Blessed are you who honor Abraham and
Sarah and all your forebears in Israel. This, too, is a practical
application of Torah, specifically the fifth commandment (Exod
20:12; Deut 5:16)—which has too rarely been observed in Christian pulpits. Even
after the terrors visited by Christians upon Jews in the Shoah,
anti-Judaism, whether malicious or thoughtless, still profanes Christian
sanctuaries and mocks Israel’s God. That is a sin of which we repent. The
confession of Jesus as Messiah of Israel and the nations is not inherently
anti-Semitic. Rather, it recognizes the Gospel’s scandalous particularity: in
the fullness of time, God sent forth his Son, born of a woman, born under the
law (Gal 4:4). Nowhere in any of the Gospels or in Acts is Israel repudiated as Israel. Quite the opposite: Jesus
Christ is the son of Abraham (Matt 1:1), heir to David’s throne, and forever
sovereign over all the house of Israel (Luke 1:32-33; Acts 2:36). Even in the
Fourth Gospel, whose antagonists are stereotyped as “the Jews” (John 7:1;
18:36), Jesus’ Jewish identity persists (4:9), some Jews believe in him (8:31),
and Jesus himself attests that “salvation is from the Jews” (4:22). To divorce
Jesus from Judaism or to deny our own adoption by God as children of Abraham is
to commit the arrogance of a wild olive shoot: boasting over broken branches,
pretending to support ourselves instead of acknowledging our dependence on
Israel’s adoption, glory, covenants, and promises (Rom 9:4-5; 11:17-24). Paul’s
warning stands: “Get off your high horse, and be afraid!”
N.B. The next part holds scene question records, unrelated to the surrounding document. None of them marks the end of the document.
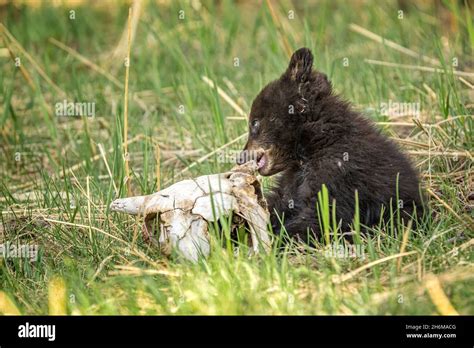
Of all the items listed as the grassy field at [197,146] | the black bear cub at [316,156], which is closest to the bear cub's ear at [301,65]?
the black bear cub at [316,156]

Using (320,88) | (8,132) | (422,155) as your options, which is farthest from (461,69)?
(8,132)

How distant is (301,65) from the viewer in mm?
5801

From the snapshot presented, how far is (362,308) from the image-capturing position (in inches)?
158

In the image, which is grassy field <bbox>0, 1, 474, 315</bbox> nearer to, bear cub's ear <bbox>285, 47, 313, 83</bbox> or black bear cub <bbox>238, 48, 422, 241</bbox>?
black bear cub <bbox>238, 48, 422, 241</bbox>

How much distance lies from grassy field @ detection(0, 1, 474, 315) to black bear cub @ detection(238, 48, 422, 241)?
243 millimetres

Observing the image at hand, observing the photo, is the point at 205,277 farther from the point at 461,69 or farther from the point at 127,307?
the point at 461,69

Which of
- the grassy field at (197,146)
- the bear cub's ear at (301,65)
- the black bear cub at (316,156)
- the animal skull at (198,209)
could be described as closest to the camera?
the grassy field at (197,146)

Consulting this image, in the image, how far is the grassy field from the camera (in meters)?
4.25

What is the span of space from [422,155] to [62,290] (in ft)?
10.0

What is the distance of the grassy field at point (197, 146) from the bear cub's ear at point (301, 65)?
37.3 inches

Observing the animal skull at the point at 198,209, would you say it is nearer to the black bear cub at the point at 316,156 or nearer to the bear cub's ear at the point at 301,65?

Ironically, the deeper our appreciation of ancient Judaism,
the keener our perception of the contemporary church. Absorb the
scholarship of W.D. Davies, J. Neusner, and E.P.
Sanders: learn that the Pharisees were not sanctimonious prigs but progressive
reformers who sought to dedicate every aspect of life to God’s glory. They were
the devout, seriously religious people who now attend Christian Sunday schools
and InterVarsity Bible studies.
Likewise, “the elders and chief priests and scribes,” so threatened by Jesus
that they collude in his destruction, live on in today’s seminarians,
tall-steeple pastors, and biblical scholars. Pogo was correct: “We have met the
enemy and he is us.” We cannot preach from the Gospels with insight until we
extract the sequoia from our own eyes (Matt 7:5).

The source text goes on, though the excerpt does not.